Statistik: Bedrohung für Android wächst

Redaktion 8. März 2013 0 Kommentar(e)

Die Sicherheit spielt nicht nur zuhause oder am PC eine große Rolle, sondern sollte auch auf den mobilen Geräten gewährleistet sein. Einer Statistik zufolge wächst die Bedrohung für Android allerdings stetig.

Vor einigen Tagen haben wir über die gefährlichen kostenlosen Apps bei Android und iOS berichtet. Eine neue Statistik zeigt wie gefährlich die Android-Malware tatsächlich ist und wie das Ganze im Vergleich zur Konkurrenz aussieht.

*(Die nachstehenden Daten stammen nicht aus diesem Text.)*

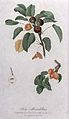 Pear (Pyrus species); fruiting branches with halved fruit. C Wellcome V0043147.jpg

Im letzten Quartal 2012 sind 96 gefährliche Android-Apps veröffentlicht worden. Auf der iOS-Plattform sind das allerdings nur 0,7 Prozent. Das zeigt zumindest die Statistik von F-Secure. Symbian konnte einen deutlichen Rückgang verzeichnen, was vermutlich auch an der abnehmenden Verbreitung liegt. Dies ist vermutlich auch der Grund, warum Android so viel gefährlicher ist. Programmierer werden sich wohl kaum auf Windows Phone stürzen, das derzeit ein Nischenbetriebssystem ist, wenn Google’s Android über 70 Prozent Marktanteil besitzt.

Laut den Spezialisten von F-Secure ist Android die gefährlichste Plattform.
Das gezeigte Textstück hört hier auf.